A intenção da família é relembrar uma das grandes tradições de
Canavieiras criadas por Tia Quelé e que faz parte da memória da
cidade e das pessoas que aqui viveram e foram apreciadores da
iguaria. A notícia das edições especiais já despertaram alguns
dos clientes mais assíduos, que tentam se inscrever numa lista de
pré-venda e participarem das homenagens.
Reconhecimento - Num expediente sabático na Confraria d’O
Berimbau, entre as várias e simultâneas discussões, o Coquinho de
Quelé foi apontado pelos confrades especialistas em assuntos
etílicos como uma das maravilhas da vida boêmia de Canavieiras.
Considerado um assunto dos mais relevantes, imediatamente foi
programada uma visita de reconhecimento à Tia Quelé, com a formação
de uma comissão de alto nível para a importante missão.
Nesta embaixada, participaram os jornalistas Tyrone Perrucho e Walmir
Rosário, os bancários aposentados Raimundo Antônio Tedesco e
Antônio Amorim Tolentino e o funcionário público aposentado Nélson
Barbosa.

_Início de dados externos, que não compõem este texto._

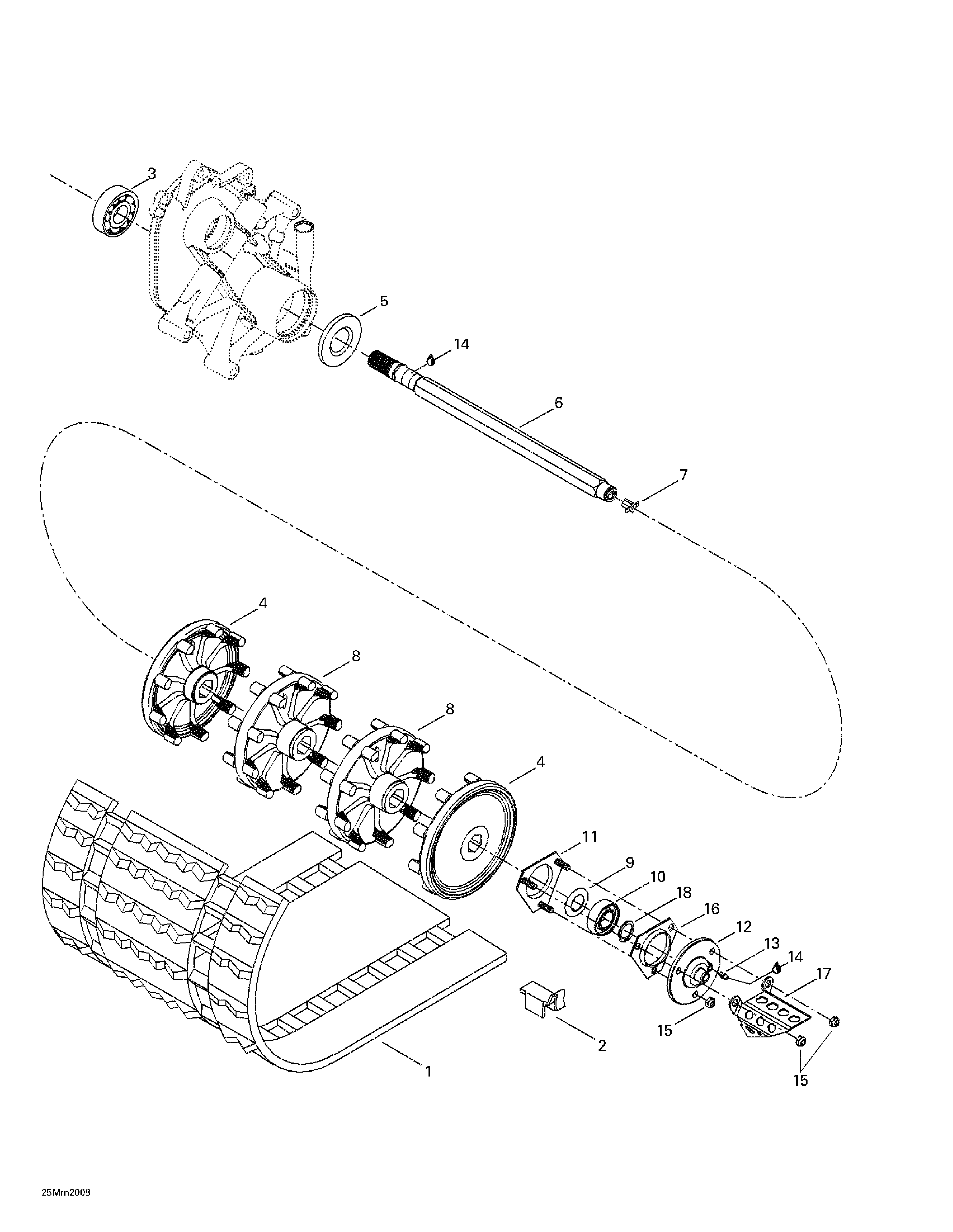 3
5
14
6
7
4
8
8
4
11
9
10
18
16
12
13
14
17
15
2
1
15
25Mm2008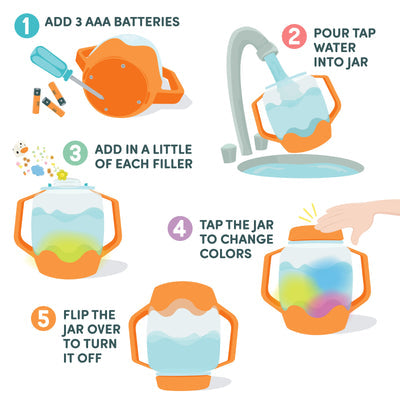 1 ADD 3 AAA BATTERIES

2 POUR TAP WATER INTO JAR

3 ADD IN A LITTLE OF EACH FILLER

4 TAP THE JAR TO CHANGE COLORS

5 FLIP THE JAR OVER TO TURN IT OFF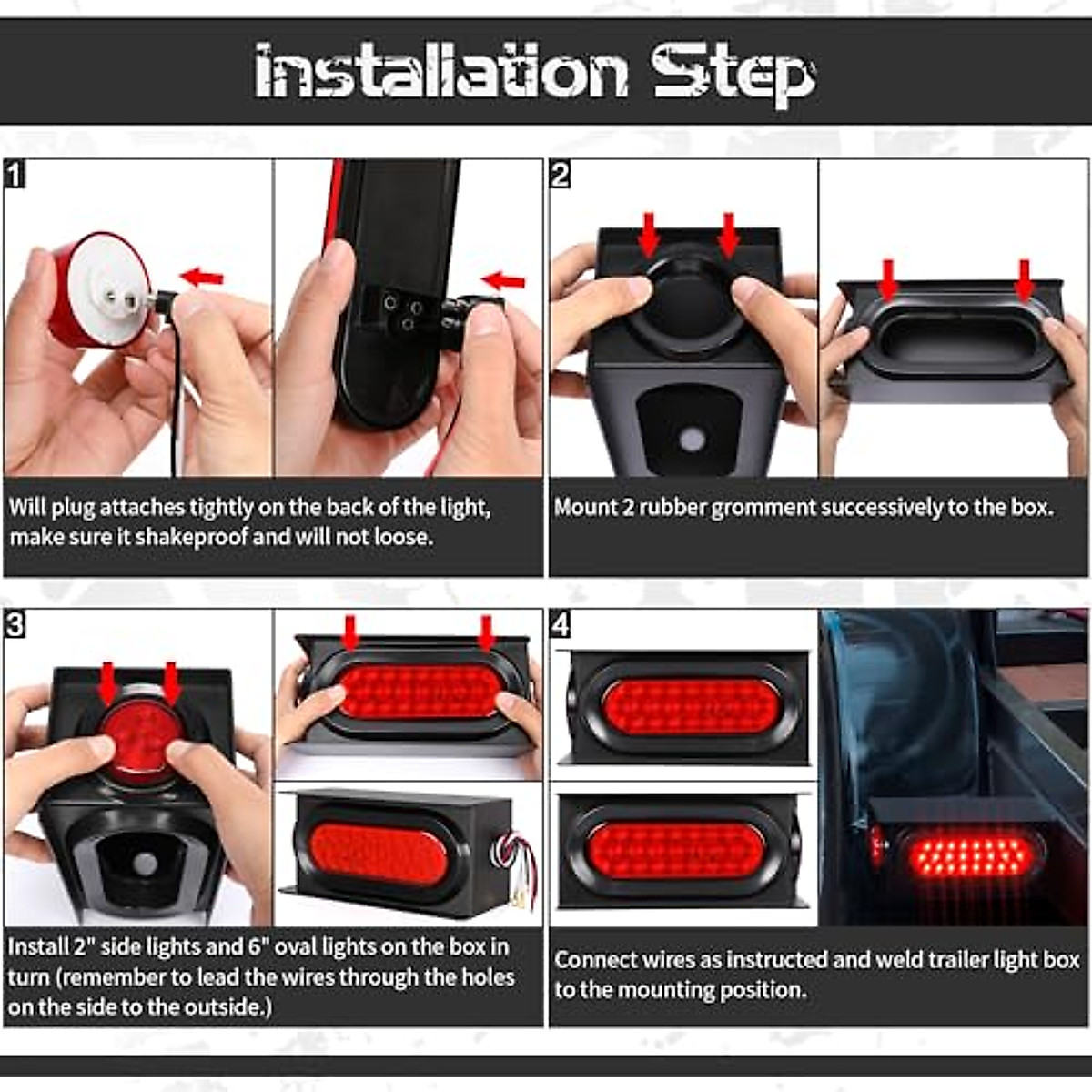 Installation Step

1

Will plug attaches tightly on the back of the light, make sure it shakeproof and will not loose.

2

Mount 2 rubber gromment successively to the box.

3

Install 2" side lights and 6" oval lights on the box in turn (remember to lead the wires through the holes on the side to the outside.)

4

Connect wires as instructed and weld trailer light box to the mounting position.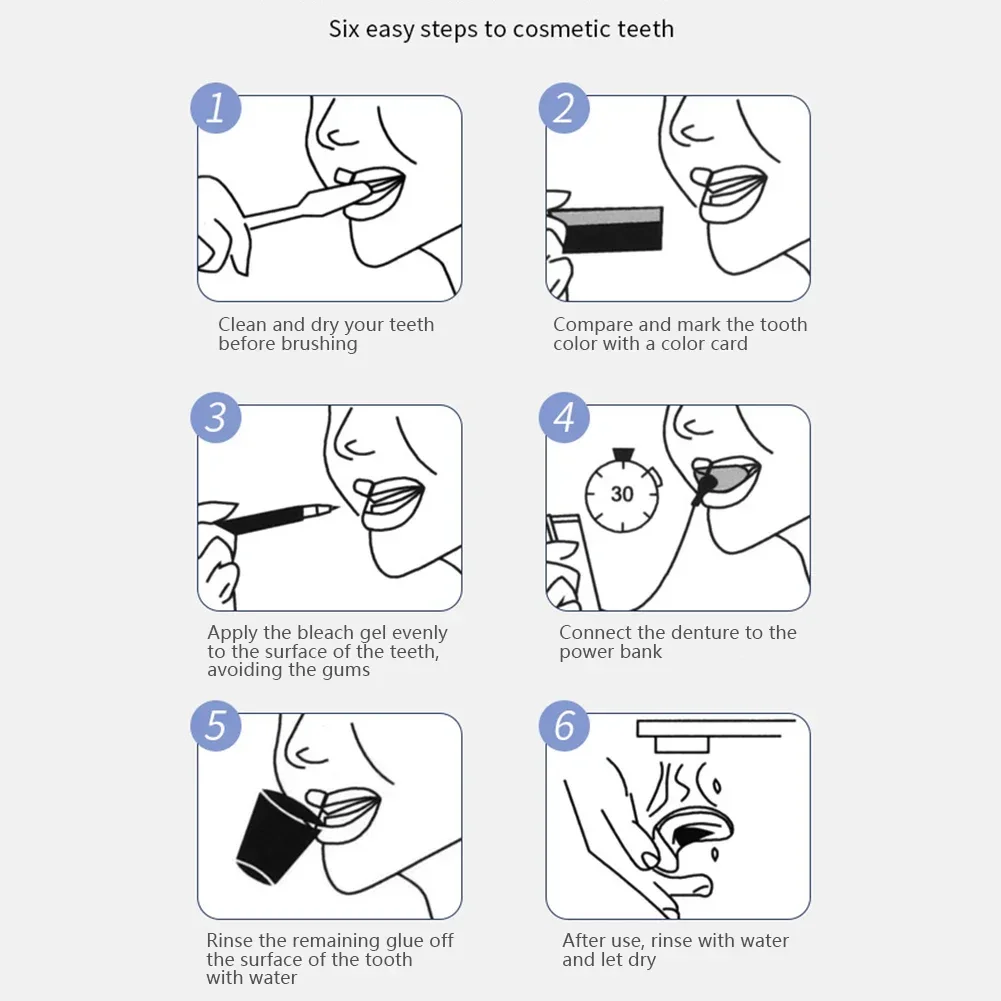 Six easy steps to cosmetic teeth

1

Clean and dry your teeth before brushing

2

Compare and mark the tooth color with a color card

3

Apply the bleach gel evenly to the surface of the teeth, avoiding the gums

4

30

Connect the denture to the power bank

5

Rinse the remaining glue off the surface of the tooth with water

6

After use, rinse with water and let dry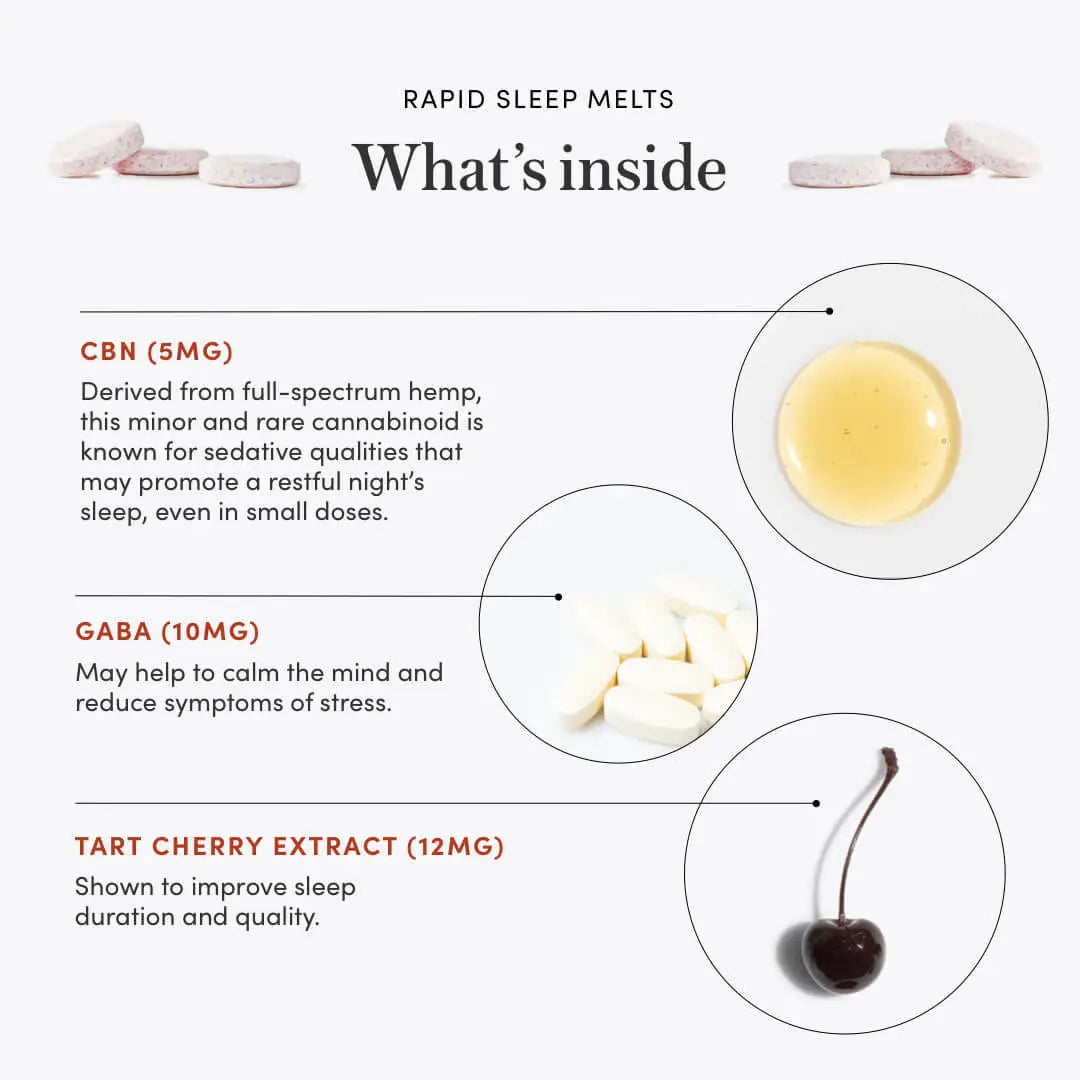 RAPID SLEEP MELTS

What's inside

CBN (5MG)

Derived from full-spectrum hemp, this minor and rare cannabinoid is known for sedative qualities that may promote a restful night's sleep, even in small doses.

GABA (10MG)

May help to calm the mind and reduce symptoms of stress.

TART CHERRY EXTRACT (12MG)

Shown to improve sleep duration and quality.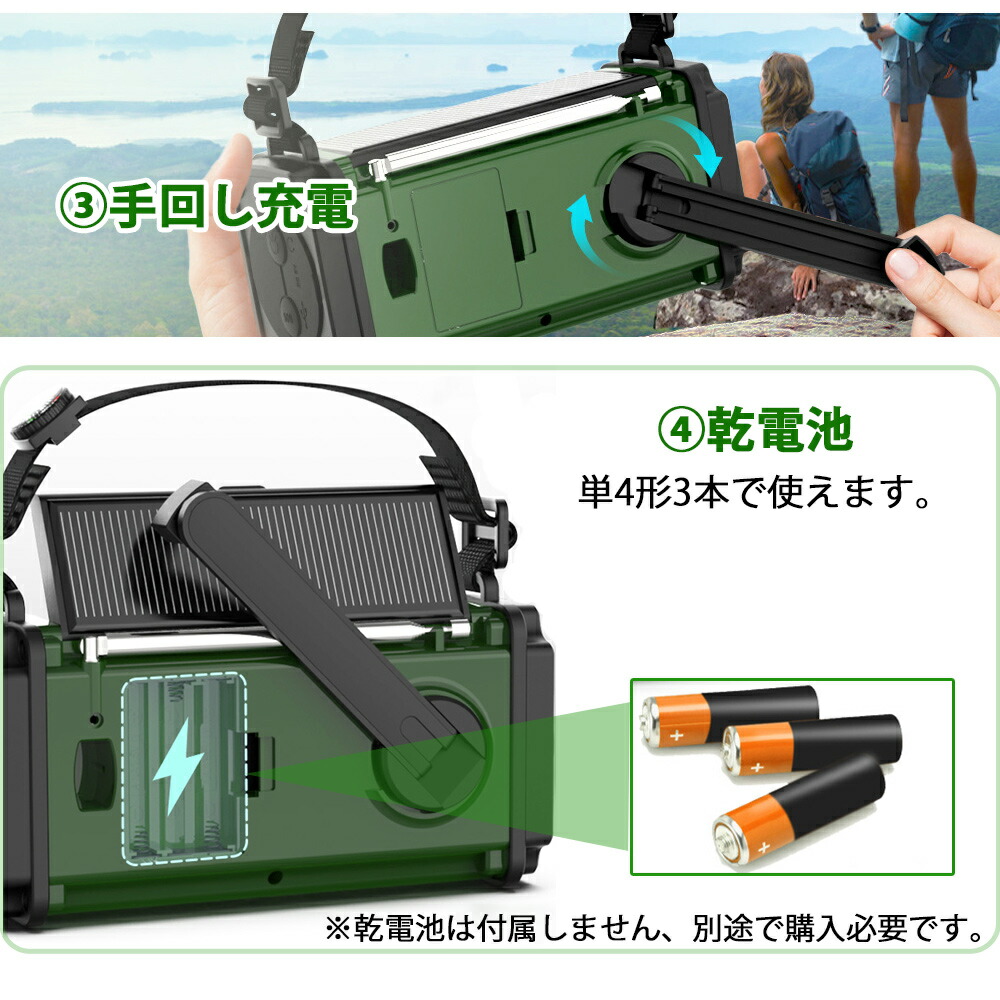 ③手回し充電

④乾電池
単4形3本で使えます。

※乾電池は付属しません、別途で購入必要です。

O objetivo principal foi o de refrescar a memória das
pessoas sobre uma pessoa que contribuiu para tornar Canavieiras uma
cidade de cultura rica, notadamente na gastronomia e nas bebidas.
Tia Quelé, que criou e netos adotivos, se aposentou aos 81 anos e
hoje vive com o bisneto Paulo Henrique. Atualmente tem dificuldades
em reconhecer as pessoas, mas, com dificuldade, lembra de alguns
fatos e amigos mais chegados, a exemplo de Raimundo Orelhinha e
Wallace Mutti Perrucho. Apesar dessas condições não perde o bom
humor, mesmo quando reclama de algumas dores ao ficar sentada ou em
pé. Mesmo assim não se fez de rogada ao ser chamada a ir para a
porta para pousar na fotografia com os antigos clientes.